Certamente vi è capitato di sentirne parlare di quest’analisi, o forse qualcuno di voi la dovuta eseguire, in gravidanza. In modo breve voglio dirvi di cosa si tratta.  E’ un esame che è eseguito in età prenatale ed è utile ad precisare  se il feto ha complicazioni o qualche malformazione, va attuato sotto il verifica del vostro ginecologo ed oggi nel 2011 è consigliato un po’ a tutte le donne in gravidanza.

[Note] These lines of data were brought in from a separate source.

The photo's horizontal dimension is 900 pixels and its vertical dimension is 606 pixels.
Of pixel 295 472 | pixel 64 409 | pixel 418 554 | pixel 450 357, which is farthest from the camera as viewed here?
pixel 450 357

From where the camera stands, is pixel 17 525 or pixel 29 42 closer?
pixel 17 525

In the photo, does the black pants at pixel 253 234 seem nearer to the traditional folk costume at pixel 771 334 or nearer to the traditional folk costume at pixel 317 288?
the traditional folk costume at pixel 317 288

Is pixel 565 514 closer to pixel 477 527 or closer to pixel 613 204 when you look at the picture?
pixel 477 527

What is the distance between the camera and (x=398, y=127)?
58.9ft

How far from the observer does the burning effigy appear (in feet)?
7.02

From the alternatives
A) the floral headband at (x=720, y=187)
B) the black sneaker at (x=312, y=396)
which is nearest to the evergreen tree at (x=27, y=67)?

E’ opportuno farlo tra la 15esima e 20esima settimana di gestazione, ed è compiuto dal medico specialista che per mezzo di un ago di circa dodici centimetri, preleva una dose di liquido amniotico per poi analizzarlo. Il liquido amniotico è inviato al laboratorio per l’analisi. Le cellule prelevate dovranno fiorire su un adeguato terreno di coltura, ciò purtroppo richiede un determinato periodo (generalmente intorno a 2 settimane).

L’amniocentesi non è particolarmente dolorosa, chi la fatta afferma che è meno dolorosa di un semplice esame del sangue. Dopo il procedimento è preferibile il riposo da due giorni fino ad una settimana questo riposo è soggettivo, e vi verrà indicato dal vostro ginecologo. Nel caso in cui avvengano perdite ematiche o di liquido amniotico, dolore pelvico intenso, è bene rivolgersi velocemente al medico.

 

Cosa ci dirà l’amniocentesi

 

Evidenzierà la presenza di anormalità della mappa cromosomica, quali la sindrome di Down, e la presenza di cromosomici visibili al microscopio. Non si vedono le malattie genetiche se non c’è un cenno preciso, come precedenti casi in nucleo familiare di una certa malattia. Questo perché le malattie genetiche sono in quantità enorme, e non è immaginabile esaminarle tutte. Perciò è probabile che, sebbene il risultato del cariotipo sia normale, il bambino potrebbe nascere con una malattia genetica.

I motivi in linea generali, quando è prescritto quest’accertamento sono;

Se la madre ha superato il trentacinquesimo anno d’età.

Se uno dei discendenti è portatore di una qualunque malattia.

Se la madre ha una gravidanza difficile.

Se nella vostra famiglia attualmente, in passato remoto vi è stata qualche malattia ereditaria.

Se avete un altro figlio, o una figlia con una malattia genetica.

Sicuramente le ragioni per compiere questo esame, come avete potuto notare sono varie, ma sarà una vostra decisione, sempre dopo il suggerimento del vostro ginecologo, eseguirla o no.